• Text passage
———

# Wireless Cards ? Which one ?

## castra

As the Topic says Which wireless cards are best supported under linux ?

I got my eye on 3com home office connect package but can't find any info

about it so I need help from you ---> gentoo users !

Need as much info as you can give me guys...thanks  :Wink: 

----------

## dan2003

im on the same chase. have seen  other posts on the same topic which should  this probably have been in.. All i can say form my experiance so far is if you want to use with kernel 2.6 or most 2.4 kernels (including gentoo) is dont't get any card based around rtl8180 chipset. The linux driver is for most part closed source and is really useless  :Sad: . I bought the netgear MA521 which is based on this chip because i saw it had linux support. Too bad i did't research it more because it basically will only work with distros such as redhat and suse as far as i can tell.

I have purchased a usb 802.11b dongle thing and am waiting for it to arive. will let you know how i get on.

----------

## wokno the sane

My Linksys WPC11v3 has been working just fine with the linux-wlan-ng drivers for quite some time. Any other prism2 based card should also work with these drivers, though I don't know any specific models.

The Orinoco Silver and Gold 802.11b cards should work with the pcmcia-cs drivers, though I havent tried this. 

unfortunatly many 802.11a/g cards don't have native drivers ( i've heard that cards based on the Atheros chipsets may work, but i'm not really sure). these cards may work with this program from http://www.linuxant.com/driverloader/ though.

----------

## brian33x51

I'm running a dlink wireless 11g card (dwl ag520 ??) connected to a linksys wrt54g router using the mad-wifi drivers.

———

• Dataset content
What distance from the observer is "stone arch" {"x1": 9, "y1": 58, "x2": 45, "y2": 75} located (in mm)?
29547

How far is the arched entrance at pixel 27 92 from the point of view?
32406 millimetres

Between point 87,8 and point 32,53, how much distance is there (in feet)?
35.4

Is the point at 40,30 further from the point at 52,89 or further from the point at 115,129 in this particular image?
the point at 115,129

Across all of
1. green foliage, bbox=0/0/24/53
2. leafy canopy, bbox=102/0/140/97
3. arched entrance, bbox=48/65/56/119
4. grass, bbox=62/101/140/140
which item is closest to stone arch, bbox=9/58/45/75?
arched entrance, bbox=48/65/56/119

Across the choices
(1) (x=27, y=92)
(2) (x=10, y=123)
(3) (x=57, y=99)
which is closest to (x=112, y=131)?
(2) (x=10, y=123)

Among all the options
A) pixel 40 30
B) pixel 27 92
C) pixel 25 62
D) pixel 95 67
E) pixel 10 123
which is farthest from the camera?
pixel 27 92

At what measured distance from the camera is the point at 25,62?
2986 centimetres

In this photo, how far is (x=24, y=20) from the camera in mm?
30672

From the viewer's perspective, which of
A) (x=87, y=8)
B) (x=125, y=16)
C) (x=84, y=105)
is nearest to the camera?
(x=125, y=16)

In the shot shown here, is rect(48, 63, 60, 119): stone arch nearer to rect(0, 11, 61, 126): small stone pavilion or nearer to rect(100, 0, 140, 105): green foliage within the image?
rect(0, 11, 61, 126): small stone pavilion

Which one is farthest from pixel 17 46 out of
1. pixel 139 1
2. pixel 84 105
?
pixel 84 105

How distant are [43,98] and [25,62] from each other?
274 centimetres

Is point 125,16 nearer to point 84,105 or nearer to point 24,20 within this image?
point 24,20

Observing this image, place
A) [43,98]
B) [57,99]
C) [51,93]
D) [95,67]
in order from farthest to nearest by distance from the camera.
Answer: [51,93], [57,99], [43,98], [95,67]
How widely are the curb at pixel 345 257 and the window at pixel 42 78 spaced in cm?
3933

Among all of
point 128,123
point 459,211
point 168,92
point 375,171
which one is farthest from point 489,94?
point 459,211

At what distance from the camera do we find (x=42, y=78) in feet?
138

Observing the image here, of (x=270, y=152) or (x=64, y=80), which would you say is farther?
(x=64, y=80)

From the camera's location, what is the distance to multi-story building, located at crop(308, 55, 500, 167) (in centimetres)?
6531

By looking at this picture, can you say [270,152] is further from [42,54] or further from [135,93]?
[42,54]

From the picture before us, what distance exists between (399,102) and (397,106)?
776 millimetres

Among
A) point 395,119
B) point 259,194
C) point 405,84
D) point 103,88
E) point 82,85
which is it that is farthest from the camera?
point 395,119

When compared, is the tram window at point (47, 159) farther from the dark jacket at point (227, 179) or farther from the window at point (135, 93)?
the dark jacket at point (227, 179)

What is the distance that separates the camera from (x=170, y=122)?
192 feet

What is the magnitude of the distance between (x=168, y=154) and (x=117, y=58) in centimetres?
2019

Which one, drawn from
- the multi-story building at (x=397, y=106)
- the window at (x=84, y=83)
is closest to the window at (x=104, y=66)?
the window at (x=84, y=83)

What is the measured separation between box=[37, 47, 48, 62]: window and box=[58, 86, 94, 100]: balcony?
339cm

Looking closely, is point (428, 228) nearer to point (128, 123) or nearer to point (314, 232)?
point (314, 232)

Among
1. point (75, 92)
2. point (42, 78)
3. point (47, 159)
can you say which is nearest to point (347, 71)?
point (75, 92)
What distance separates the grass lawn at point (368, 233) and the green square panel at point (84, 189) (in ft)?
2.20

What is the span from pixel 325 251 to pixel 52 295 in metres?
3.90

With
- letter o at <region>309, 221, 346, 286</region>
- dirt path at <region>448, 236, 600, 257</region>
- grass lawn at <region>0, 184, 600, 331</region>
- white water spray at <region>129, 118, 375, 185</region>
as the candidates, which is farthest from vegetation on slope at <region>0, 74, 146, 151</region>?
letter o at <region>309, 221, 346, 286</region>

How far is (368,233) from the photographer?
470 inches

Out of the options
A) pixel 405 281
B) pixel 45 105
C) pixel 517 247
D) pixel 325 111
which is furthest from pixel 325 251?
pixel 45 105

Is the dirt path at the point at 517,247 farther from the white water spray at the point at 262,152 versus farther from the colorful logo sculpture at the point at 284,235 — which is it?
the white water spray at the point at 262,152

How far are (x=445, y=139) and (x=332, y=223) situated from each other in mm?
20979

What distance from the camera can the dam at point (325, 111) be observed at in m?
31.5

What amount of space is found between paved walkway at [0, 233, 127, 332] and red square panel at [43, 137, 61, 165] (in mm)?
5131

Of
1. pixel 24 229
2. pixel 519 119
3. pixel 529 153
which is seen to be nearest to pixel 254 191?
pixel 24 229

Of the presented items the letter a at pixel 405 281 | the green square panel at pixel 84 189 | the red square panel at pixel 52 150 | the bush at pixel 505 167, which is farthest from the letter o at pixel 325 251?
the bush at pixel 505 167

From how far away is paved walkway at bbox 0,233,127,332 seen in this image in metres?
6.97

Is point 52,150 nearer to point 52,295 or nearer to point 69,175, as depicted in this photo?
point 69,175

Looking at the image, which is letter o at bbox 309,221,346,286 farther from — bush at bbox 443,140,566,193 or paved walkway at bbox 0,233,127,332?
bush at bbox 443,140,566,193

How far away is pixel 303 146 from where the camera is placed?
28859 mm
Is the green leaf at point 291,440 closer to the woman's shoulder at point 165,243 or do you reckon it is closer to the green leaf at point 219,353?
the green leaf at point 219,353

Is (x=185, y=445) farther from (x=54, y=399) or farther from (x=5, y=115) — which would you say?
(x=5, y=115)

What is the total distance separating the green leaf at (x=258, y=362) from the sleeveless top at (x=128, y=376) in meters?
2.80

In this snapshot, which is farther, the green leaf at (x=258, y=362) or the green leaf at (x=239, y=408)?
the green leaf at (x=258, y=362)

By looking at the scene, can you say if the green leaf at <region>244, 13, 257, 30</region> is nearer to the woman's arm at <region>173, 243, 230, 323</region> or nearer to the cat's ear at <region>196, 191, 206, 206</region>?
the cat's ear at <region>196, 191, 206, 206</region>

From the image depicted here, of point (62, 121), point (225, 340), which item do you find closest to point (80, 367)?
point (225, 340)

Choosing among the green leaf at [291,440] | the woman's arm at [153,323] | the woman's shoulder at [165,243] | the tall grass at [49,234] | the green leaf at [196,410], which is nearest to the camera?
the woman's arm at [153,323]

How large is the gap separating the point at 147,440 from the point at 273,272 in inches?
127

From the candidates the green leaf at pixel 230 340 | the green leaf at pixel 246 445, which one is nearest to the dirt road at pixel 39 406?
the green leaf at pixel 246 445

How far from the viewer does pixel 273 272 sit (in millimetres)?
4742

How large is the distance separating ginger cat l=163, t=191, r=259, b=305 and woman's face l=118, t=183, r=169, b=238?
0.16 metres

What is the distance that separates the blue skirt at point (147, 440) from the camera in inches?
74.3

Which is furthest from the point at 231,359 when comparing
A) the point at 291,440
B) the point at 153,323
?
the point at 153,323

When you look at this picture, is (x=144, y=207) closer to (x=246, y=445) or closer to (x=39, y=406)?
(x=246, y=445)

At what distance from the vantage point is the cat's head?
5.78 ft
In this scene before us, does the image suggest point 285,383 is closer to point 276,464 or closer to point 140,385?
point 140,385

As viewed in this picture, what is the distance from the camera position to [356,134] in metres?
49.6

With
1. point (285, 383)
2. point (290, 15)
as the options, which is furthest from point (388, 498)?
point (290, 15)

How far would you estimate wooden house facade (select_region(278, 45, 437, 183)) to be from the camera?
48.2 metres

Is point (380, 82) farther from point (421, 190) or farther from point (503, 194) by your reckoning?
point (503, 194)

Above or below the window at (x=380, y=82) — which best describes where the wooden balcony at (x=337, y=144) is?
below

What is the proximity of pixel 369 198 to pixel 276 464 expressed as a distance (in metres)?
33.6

———

• Aim
In the forum thread on wireless cards, which chipset is the Netgear MA521 based on? The records come from a source separate from the forum thread.

• Output below
The rtl8180 chipset.